Com humanos de pensamento mais lento e incapazes de acompanhar o ritmo, um "ciclo de feedback descontrolado" poderia se desenvolver, no qual modelos de IA "desenvolveriam rapidamente IAs mais avançadas, que por sua vez desenvolveriam IAs ainda mais avançadas", resultando em um progresso extremamente rápido da IA, segundo Eth e Davidson. Quaisquer problemas de precisão ou viés presentes nos modelos seriam então incorporados e muito difíceis de corrigir.
A VANTAGEM DOS PEQUENOS MODELOS DE LINGUAGEM
Inúmeros pesquisadores – as pessoas que realmente trabalham com os modelos de perto – têm apelado à indústria de IA para "desacelerar". Mas é mais difícil se fazer ouvir quando há tantas forças poderosas em movimento por trás dessa engrenagem.

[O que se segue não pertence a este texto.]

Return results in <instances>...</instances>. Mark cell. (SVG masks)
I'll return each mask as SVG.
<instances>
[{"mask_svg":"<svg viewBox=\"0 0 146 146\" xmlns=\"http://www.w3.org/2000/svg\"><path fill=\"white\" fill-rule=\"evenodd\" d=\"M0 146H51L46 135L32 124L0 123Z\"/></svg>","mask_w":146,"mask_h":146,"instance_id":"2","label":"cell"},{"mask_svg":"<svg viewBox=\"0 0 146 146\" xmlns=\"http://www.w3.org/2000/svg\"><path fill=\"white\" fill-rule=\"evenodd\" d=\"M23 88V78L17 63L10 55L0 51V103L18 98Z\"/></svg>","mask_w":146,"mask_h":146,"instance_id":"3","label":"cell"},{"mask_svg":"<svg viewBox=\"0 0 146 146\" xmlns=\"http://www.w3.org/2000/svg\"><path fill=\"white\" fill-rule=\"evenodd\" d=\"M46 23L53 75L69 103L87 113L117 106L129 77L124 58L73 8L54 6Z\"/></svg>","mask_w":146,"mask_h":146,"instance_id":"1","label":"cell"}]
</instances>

A jornalista e autora Karen Hao defende que os laboratórios de IA devem se concentrar na criação de modelos menores e específicos para tarefas, como os AlphaFold, do Google DeepMind, por exemplo.
Esses modelos menores podem ajudar a resolver problemas imediatos mais rapidamente, demandando menos recursos naturais (água, energia) e representando um menor risco à segurança da IA.
à medida que as capacidades da IA aumentam, também aumenta seu potencial de causar danos.
O cofundador da DeepMind, Demis Hassabis – que ganhou o Prêmio Nobel por seu trabalho no AlphaFold2 – afirma que os modelos de ponta gigantes são necessários para atingir os maiores objetivos da IA (reverter as mudanças climáticas, por exemplo) e para treinar modelos menores e mais específicos.
No entanto, o AlphaFold não foi "destilado" de um modelo de ponta maior. Ele utiliza uma arquitetura de modelo altamente especializada e foi treinado especificamente para prever estruturas de proteínas.
Sob a influência dos bilionários investidores da indústria de tecnologia David Sacks e Marc Andreessen, o governo do presidente Donald Trump cedeu em grande parte seu poder de regulamentar o desenvolvimento da inteligência artificial.
No ano passado, os líderes da IA ainda falavam da boca para fora sobre a necessidade de proteções de segurança e privacidade em torno de grandes modelos de linguagem. Agora, qualquer resistência parece ter sido removida, pelo menos nos EUA.